Revealing the Dynamic History of Parasitic Plant Plastomes via Structural Characterization, Comparative Analysis, and Phylogenomics

Background: The shift to a parasitic lifestyle in plants often leaves distinct marks on their plastid genomes, given the central role plastids play in photosynthesis. Studying these unique adaptations in parasitic plants is essential for understanding the mechanisms and evolutionary patterns driving plastome reduction in angiosperms. By exploring these changes, we can gain deeper insights into how parasitism reshapes the genomic architecture of plants. Method: This study analyzed and compared the plastomes of 113 parasitic plants from different families. Results: The Orobanchaceae family (hemiparasitic plants) displayed the largest plastome size, while Apodanthaceae exhibited the shortest. Additionally, Orobanchaceae showcased little to no gene loss in their plastomes.
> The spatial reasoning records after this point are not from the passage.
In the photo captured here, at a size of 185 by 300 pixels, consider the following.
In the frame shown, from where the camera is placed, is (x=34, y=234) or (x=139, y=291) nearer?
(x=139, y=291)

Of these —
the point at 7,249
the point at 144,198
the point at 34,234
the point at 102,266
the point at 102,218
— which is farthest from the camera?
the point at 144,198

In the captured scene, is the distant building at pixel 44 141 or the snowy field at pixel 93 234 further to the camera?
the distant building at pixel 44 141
However, holoparasitic species typically had reduced plastome sizes. Convolvulaceae exhibited significantly reduced plastome sizes due to high gene loss, and Apodanthaceae retained only a few genes. Gene divergence among different families was also investigated, and rps15, rps18, and rpl33 in Orobanchaceae; accD and ycf1 in Convolvulaceae; atpF and ccsA in Loranthaceae; and rpl32 in Santalaceae showed greater divergence. Additionally, Orobanchaceae had the highest numbers of all repeat types, whereas Loranthaceae and Convolvulaceae exhibited the lowest repeat numbers. Similarly, more simple sequence repeats were reported in Loranthaceae and Santalaceae. Our phylogenetic analysis also uncovered a distinct clade comprising Loranthaceae, with a single Schoepfiaceae species clustering nearby. Contrary to expectations, parasitic and hemiparasitic plants formed mixed groupings instead of segregating into separate clades. Conclusions: These findings offer insights into parasitic plants’ evolutionary relationships, revealing shared and divergent genomic features across diverse lineages.